Untitled, a Creative Commons Attribution (2.0) image from minusbaby’s photostream

On Thursday, Pittsburgh City Council voted to suspend nighttime parking meter enforcement, but only for the next six months. Requiring drivers to pay to park after 6:00 PM, of course, discourages people from shopping, dining and seeking out entertainment in the city when they can not only park for free at a mall or suburban theater, but not worry about potential fines for going over the limit. That’s why Councilman Peduto had asked that after-6 PM enforcement be permanently suspended. The city had extended parking enforcement hours until 10:00 PM back in 2010, but had to quickly rescind those hours due to an outcry from the public.

All of this goes back to our city’s pension woes and an attempt to generate more revenue through increasing both the meter costs and the hours. Pittsburgh managed to dodge a bullet when we did not take a deal to lease our meters as Chicago did. The Chicago deal has been roundly criticized by, well, everyone. As many bad transactions go, it started with a lack of any transparency — much of the documentation on the bidding has still never seen the light of day. The lease agreement is for 75 years, but most of that money has already been spent by Chicago as the value of the leased meters was woefully underestimated. Now, after rates have gone up five years in a row, Chicago is set to have the most expensive parking rates in North America.

The Mayor’s parking meter privatization plan for Pittsburgh would have been done with the same entities involved in Chicago’s infamous deal. The plan would have resulted in a loss of over $2 billion in revenue over the life of the lease.
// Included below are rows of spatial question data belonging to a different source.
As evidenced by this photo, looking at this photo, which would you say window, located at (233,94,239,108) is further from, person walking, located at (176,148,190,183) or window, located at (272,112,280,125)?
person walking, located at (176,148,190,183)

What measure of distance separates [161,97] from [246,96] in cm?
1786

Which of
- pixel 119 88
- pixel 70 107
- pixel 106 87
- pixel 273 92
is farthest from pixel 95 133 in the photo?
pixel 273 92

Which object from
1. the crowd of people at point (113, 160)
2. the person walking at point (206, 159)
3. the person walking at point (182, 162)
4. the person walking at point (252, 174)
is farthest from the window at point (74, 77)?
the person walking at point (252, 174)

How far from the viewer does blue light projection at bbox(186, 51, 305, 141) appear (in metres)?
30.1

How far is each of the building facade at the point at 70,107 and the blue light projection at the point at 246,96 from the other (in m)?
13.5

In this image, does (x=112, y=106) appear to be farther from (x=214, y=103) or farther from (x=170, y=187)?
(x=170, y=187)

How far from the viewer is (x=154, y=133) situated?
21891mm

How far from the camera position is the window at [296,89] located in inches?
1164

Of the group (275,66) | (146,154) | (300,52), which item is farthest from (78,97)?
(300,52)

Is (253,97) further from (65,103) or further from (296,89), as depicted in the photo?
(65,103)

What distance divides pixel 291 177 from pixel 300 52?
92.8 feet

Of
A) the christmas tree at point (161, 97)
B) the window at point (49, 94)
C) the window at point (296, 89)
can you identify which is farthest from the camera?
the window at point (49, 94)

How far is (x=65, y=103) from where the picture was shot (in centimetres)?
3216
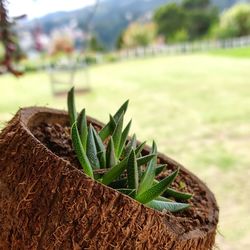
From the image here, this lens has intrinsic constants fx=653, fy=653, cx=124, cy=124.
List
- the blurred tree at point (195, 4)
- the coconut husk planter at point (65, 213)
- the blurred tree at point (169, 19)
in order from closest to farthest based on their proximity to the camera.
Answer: the coconut husk planter at point (65, 213) < the blurred tree at point (169, 19) < the blurred tree at point (195, 4)

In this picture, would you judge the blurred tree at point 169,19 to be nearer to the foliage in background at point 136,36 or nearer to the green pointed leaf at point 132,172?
the foliage in background at point 136,36

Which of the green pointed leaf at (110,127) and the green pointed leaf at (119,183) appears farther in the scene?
the green pointed leaf at (110,127)

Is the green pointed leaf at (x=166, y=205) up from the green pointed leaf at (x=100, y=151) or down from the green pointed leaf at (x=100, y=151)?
down

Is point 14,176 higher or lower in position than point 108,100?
higher

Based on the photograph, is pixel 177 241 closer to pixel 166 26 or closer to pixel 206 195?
pixel 206 195

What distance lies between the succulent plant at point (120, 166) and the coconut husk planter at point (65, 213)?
0.03 metres

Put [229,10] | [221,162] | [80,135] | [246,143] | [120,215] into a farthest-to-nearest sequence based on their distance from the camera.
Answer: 1. [229,10]
2. [246,143]
3. [221,162]
4. [80,135]
5. [120,215]

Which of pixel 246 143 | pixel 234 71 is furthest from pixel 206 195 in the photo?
pixel 234 71

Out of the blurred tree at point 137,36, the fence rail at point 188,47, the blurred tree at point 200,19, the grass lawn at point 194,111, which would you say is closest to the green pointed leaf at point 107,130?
the grass lawn at point 194,111

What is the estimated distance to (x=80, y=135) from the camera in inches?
37.3

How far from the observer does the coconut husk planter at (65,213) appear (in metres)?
0.83

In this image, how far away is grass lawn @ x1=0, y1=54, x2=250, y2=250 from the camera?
4539mm

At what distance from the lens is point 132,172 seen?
85 centimetres

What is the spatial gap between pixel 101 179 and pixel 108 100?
899 cm
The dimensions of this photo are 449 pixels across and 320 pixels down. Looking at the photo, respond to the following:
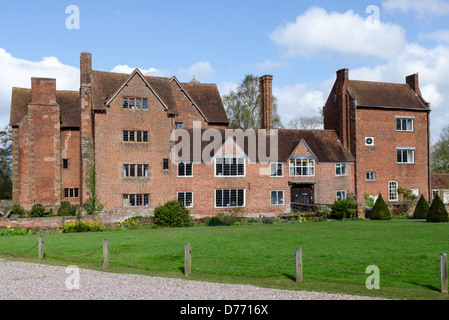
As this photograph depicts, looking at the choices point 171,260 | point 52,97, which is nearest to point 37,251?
point 171,260

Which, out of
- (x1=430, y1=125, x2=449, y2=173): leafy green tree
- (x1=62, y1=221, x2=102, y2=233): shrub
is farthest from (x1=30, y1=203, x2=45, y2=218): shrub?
(x1=430, y1=125, x2=449, y2=173): leafy green tree

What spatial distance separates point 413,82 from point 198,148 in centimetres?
2606

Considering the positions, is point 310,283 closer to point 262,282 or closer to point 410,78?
point 262,282

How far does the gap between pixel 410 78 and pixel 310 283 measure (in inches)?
1670

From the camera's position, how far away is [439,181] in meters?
53.4

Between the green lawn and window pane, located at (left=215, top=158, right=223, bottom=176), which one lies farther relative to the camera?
window pane, located at (left=215, top=158, right=223, bottom=176)

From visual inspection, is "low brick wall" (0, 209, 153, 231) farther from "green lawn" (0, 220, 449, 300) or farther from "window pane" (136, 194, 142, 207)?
"green lawn" (0, 220, 449, 300)

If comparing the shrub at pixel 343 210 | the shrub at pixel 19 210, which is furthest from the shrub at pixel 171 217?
the shrub at pixel 19 210

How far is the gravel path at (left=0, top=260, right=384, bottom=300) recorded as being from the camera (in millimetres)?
12461

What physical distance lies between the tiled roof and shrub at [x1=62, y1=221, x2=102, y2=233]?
128 ft

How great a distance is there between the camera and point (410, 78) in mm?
50438

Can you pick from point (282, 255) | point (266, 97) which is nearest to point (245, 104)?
point (266, 97)

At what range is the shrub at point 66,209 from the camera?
1594 inches

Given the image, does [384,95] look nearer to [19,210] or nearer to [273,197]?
[273,197]
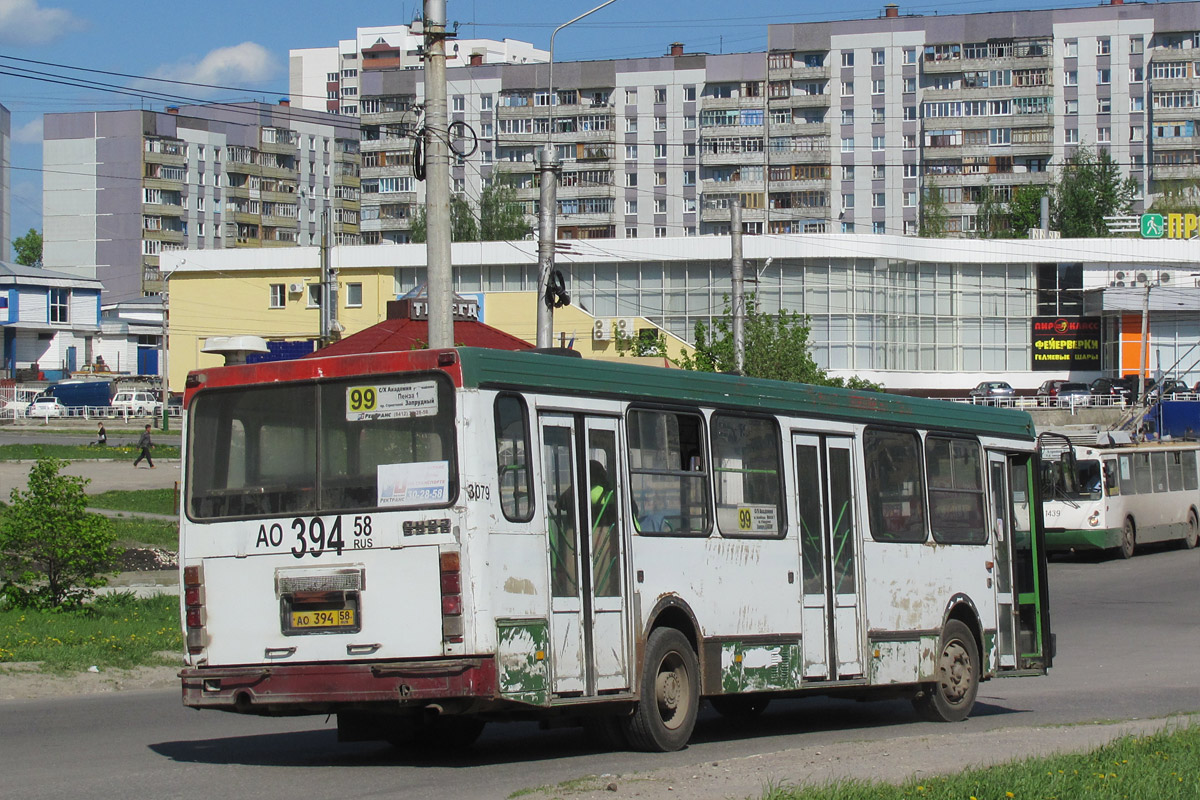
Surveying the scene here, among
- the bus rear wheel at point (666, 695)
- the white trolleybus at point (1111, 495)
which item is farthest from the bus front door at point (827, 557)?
the white trolleybus at point (1111, 495)

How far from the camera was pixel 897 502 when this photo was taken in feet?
42.8

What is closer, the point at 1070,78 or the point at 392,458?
the point at 392,458

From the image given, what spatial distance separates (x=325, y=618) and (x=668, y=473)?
264 centimetres

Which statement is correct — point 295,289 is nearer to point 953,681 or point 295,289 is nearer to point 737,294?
point 737,294

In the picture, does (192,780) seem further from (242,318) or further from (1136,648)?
(242,318)

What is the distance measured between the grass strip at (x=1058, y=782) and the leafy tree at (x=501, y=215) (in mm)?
93564

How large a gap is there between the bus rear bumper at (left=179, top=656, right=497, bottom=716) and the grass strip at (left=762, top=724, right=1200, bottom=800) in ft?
6.32

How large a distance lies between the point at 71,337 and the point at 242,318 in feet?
88.6

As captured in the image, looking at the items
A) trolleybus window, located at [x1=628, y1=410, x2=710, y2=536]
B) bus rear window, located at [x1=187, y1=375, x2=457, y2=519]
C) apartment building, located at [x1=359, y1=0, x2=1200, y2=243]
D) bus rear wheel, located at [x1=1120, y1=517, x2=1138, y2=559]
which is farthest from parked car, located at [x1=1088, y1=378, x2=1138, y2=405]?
bus rear window, located at [x1=187, y1=375, x2=457, y2=519]

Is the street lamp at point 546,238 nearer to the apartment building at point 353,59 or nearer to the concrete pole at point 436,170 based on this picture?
the concrete pole at point 436,170

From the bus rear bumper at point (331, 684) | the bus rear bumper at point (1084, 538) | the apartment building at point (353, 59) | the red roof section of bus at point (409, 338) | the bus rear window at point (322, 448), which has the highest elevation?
the apartment building at point (353, 59)

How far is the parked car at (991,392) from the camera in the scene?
7138cm

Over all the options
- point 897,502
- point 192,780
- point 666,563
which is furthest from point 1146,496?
point 192,780

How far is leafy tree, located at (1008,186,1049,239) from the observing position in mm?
107069
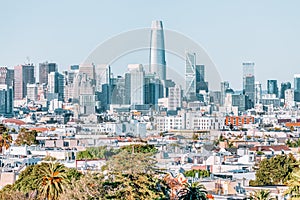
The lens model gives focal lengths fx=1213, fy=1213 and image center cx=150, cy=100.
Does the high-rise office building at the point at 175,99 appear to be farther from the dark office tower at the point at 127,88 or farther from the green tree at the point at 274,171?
the green tree at the point at 274,171

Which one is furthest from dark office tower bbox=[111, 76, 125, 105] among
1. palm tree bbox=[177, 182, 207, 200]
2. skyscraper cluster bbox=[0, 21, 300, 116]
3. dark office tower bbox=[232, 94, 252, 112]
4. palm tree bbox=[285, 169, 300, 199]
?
palm tree bbox=[285, 169, 300, 199]

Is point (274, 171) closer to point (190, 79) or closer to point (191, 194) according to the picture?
point (191, 194)

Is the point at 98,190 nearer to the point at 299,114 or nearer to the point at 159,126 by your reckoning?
the point at 159,126

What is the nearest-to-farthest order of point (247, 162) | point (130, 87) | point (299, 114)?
point (247, 162) → point (130, 87) → point (299, 114)

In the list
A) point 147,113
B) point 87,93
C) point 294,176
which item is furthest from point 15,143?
point 87,93

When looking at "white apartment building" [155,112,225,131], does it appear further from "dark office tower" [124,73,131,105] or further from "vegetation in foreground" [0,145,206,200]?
"vegetation in foreground" [0,145,206,200]
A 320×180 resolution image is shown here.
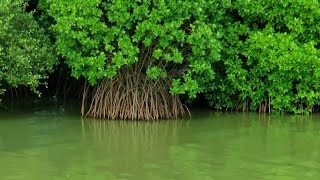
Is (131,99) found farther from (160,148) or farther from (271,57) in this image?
(271,57)

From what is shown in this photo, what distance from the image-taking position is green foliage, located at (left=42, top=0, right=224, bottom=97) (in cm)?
1066

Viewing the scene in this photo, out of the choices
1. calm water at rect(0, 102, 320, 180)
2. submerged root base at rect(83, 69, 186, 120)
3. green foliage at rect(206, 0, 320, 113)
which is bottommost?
calm water at rect(0, 102, 320, 180)

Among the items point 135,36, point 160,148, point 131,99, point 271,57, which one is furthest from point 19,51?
point 271,57

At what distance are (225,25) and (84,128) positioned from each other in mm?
4074

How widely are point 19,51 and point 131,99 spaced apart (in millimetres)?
2365

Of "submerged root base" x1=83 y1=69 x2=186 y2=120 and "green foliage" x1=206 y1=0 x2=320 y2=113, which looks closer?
"submerged root base" x1=83 y1=69 x2=186 y2=120

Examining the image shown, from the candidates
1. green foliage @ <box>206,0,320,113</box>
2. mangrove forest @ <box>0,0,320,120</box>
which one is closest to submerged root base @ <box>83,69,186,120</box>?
mangrove forest @ <box>0,0,320,120</box>

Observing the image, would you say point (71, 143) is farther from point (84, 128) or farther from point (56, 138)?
point (84, 128)

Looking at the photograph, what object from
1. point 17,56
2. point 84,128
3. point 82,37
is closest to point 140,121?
point 84,128

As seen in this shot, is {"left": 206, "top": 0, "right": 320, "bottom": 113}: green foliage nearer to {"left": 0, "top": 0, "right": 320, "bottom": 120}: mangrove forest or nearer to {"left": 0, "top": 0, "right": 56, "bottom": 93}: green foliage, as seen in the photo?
{"left": 0, "top": 0, "right": 320, "bottom": 120}: mangrove forest

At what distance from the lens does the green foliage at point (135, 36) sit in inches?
420

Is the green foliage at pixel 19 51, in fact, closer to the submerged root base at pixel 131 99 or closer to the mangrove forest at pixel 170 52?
the mangrove forest at pixel 170 52

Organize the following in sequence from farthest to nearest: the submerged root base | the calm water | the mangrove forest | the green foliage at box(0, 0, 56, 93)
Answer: the submerged root base → the green foliage at box(0, 0, 56, 93) → the mangrove forest → the calm water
But, back to here and now. What of the extra revenue that nighttime parking was supposed to generate and how does this relate to the pensions, you may ask. The increased nighttime parking revenue was not going to the pensions — it was going to the operating budget to make up for the loss from the “Parking Tax.” (Council could vote to extend meter enforcement 24/7, or they could vote to make parking free 24/7 and it still wouldn’t relate to the pensions.) The real problem is that the Parking Authority never increased their payments to the city which was part of the plan. As far as any lost nighttime revenue from meters and fines that would be going to our operating budget, the answer is to focus on getting the parking authority to revamp and improve their system so that they can extract more revenue and pay the City as they should have been for the past two years. It’s not to punish the small business owners of Pittsburgh and to drive traffic out of the town (no pun intended).